At a previous company I worked at, this was literally the impetus for going IPv6. We were in a regional business and were growing by acquiring companies in other regions. Every new company we acquired, we had the major pain of making the networks talk. Almost everyone is using 192.168.0.0/16 or 10.0.0.0/8. IP conflicts were a given, and re-address networks was a big painful operation. NATs were an option, but came with their own permanent complications. IPv6 made it go away. If the new site already had IPv6, collisions were still a non-issue, and if they didn't, well getting them IPv6 ready was easier than re-address everything.
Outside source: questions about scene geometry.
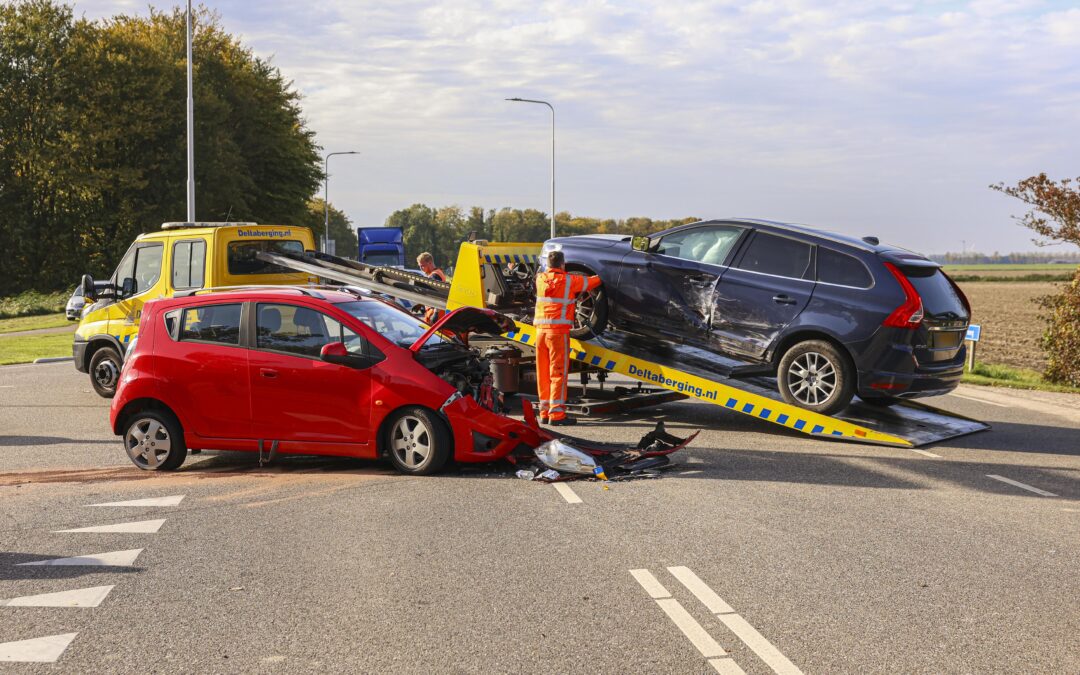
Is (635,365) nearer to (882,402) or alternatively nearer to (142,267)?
(882,402)

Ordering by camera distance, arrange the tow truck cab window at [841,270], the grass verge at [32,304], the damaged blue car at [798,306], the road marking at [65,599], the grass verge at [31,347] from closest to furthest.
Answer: the road marking at [65,599], the damaged blue car at [798,306], the tow truck cab window at [841,270], the grass verge at [31,347], the grass verge at [32,304]

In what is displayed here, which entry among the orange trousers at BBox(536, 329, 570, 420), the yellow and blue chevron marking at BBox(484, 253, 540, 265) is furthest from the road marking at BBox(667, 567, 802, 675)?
the yellow and blue chevron marking at BBox(484, 253, 540, 265)

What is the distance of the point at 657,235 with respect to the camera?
11.0 meters

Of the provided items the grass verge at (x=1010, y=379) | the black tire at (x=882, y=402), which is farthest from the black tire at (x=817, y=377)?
the grass verge at (x=1010, y=379)

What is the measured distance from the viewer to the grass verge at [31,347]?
70.3 feet

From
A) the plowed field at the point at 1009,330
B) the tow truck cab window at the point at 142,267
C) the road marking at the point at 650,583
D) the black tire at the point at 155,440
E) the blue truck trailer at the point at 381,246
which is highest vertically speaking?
the blue truck trailer at the point at 381,246

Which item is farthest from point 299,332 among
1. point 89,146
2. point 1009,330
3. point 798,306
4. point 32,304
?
point 89,146

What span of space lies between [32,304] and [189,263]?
2839 centimetres

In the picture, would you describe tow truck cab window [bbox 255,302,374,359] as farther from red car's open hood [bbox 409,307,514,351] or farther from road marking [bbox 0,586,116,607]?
road marking [bbox 0,586,116,607]

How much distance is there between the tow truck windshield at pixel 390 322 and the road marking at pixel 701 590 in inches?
144

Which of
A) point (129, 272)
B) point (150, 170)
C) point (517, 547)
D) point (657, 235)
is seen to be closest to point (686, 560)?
point (517, 547)

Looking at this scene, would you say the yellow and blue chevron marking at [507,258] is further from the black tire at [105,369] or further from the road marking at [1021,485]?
the road marking at [1021,485]

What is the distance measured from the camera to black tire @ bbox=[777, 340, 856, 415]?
31.9 feet

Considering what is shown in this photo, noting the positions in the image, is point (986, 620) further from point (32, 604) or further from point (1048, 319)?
point (1048, 319)
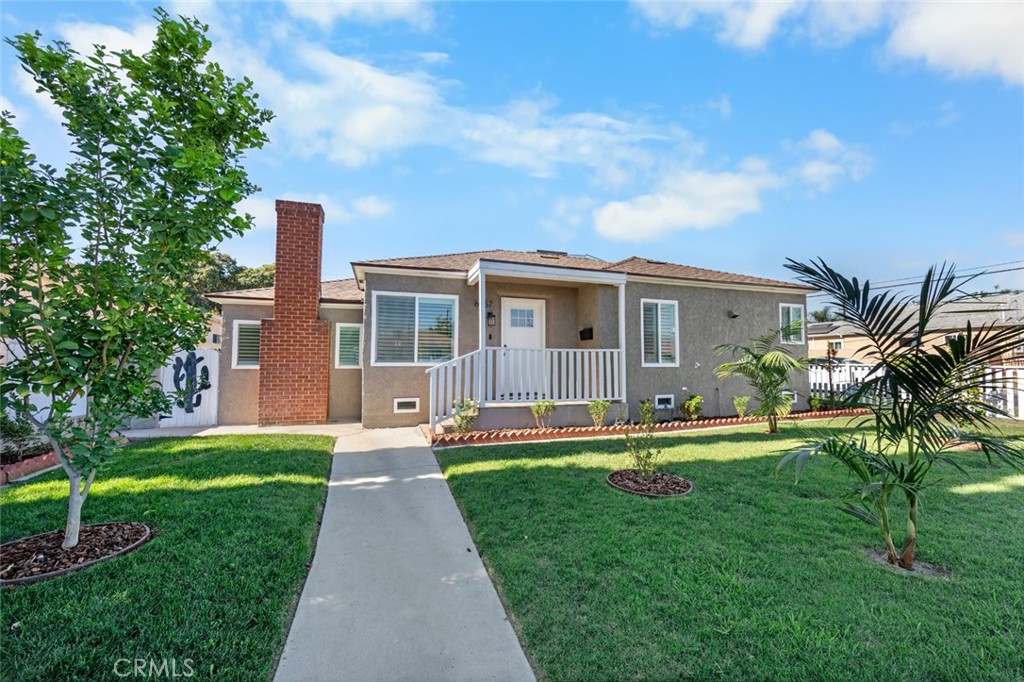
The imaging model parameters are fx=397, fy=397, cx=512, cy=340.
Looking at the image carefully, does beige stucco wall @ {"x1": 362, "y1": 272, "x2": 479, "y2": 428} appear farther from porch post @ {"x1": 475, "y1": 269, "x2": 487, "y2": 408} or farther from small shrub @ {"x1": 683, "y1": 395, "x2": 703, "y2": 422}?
small shrub @ {"x1": 683, "y1": 395, "x2": 703, "y2": 422}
Once they were IPv6 ready we could go ahead and establish VPNs, and with most traffic now going over IPv6 we could re-address IPv4 without causing significant outages.
IPv6 has other advantages, better multicast, better routing, flow labeling, automatic link-local addressing, but the large IP space is definitely the elephant in the room.
Personally, I'm very positive about IPv6. I find a lot to like in the protocol. From an end user standpoint tho, it's very much a club. If your ISP is in you're golden. If not, you don't exist to other members.